Abstract:What should a developer inspect before deploying an LLM agent: the model, the tool code, the deployment configuration, or all three? In practice, many security failures in agent systems arise not from model weights alone, but from the surrounding software stack: tool functions that pass untrusted inputs to dangerous operations, exposed credentials in deployment artifacts, and over-privileged Model Context Protocol (MCP) configurations. We present Agent Audit, a security analysis system for LLM agent applications. Agent Audit analyzes Python agent code and deployment artifacts through an agent-aware pipeline that combines dataflow analysis, credential detection, structured configuration parsing, and privilege-risk checks.

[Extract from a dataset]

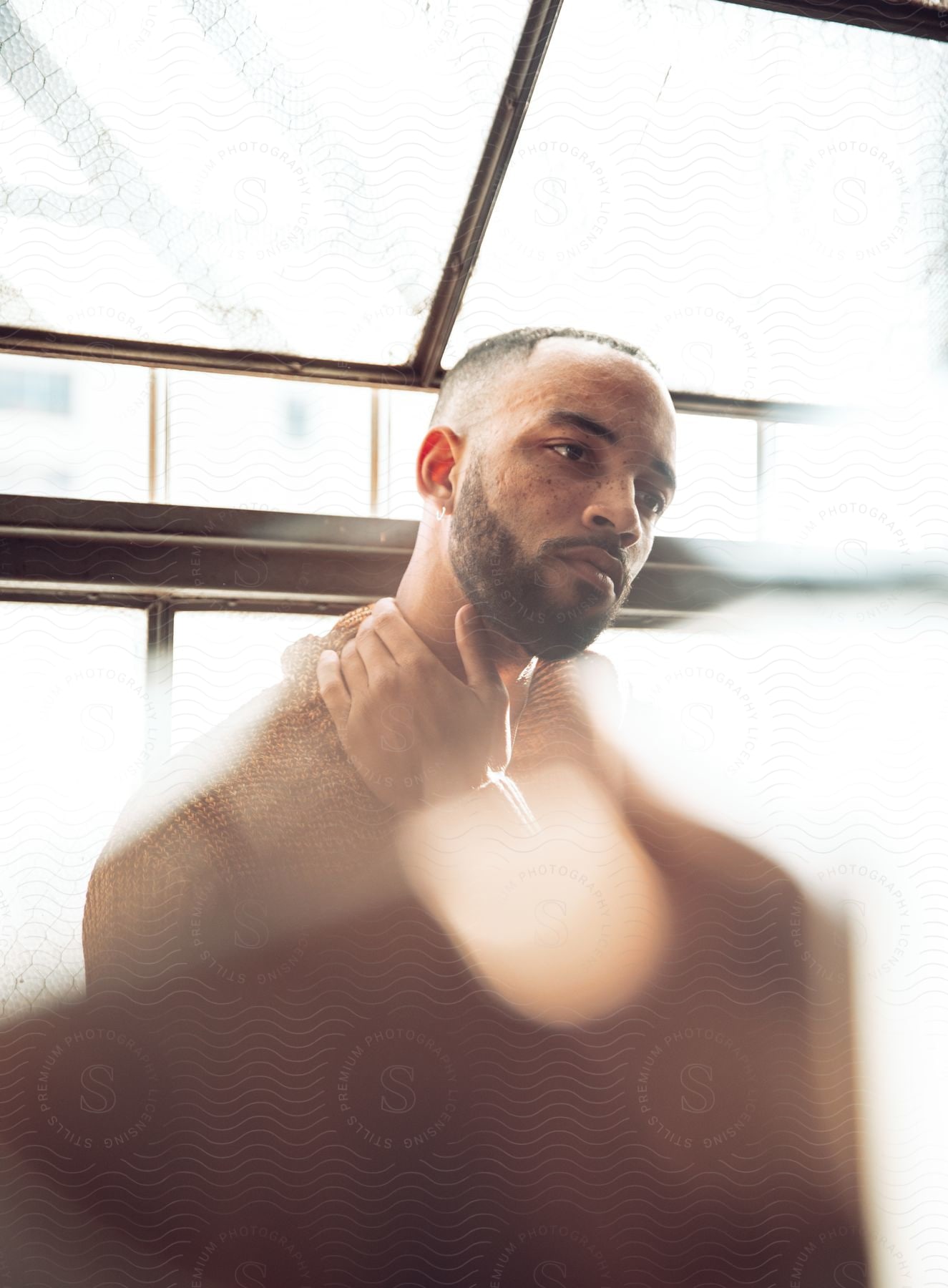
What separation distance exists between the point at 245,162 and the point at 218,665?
705mm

The system reports findings in terminal, JSON, and SARIF formats, enabling direct integration with local development workflows and CI/CD pipelines. On a benchmark of 22 samples with 42 annotated vulnerabilities, Agent Audit detects 40 vulnerabilities with 6 false positives, substantially improving recall over common SAST baselines while maintaining sub-second scan times. Agent Audit is open source and installable via pip, making security auditing accessible for agent systems. In the live demonstration, attendees scan vulnerable agent repositories and observe how Agent Audit identifies security risks in tool functions, prompts, and more. Findings are linked to source locations and configuration paths, and can be exported into VS Code and GitHub Code Scanning for interactive inspection.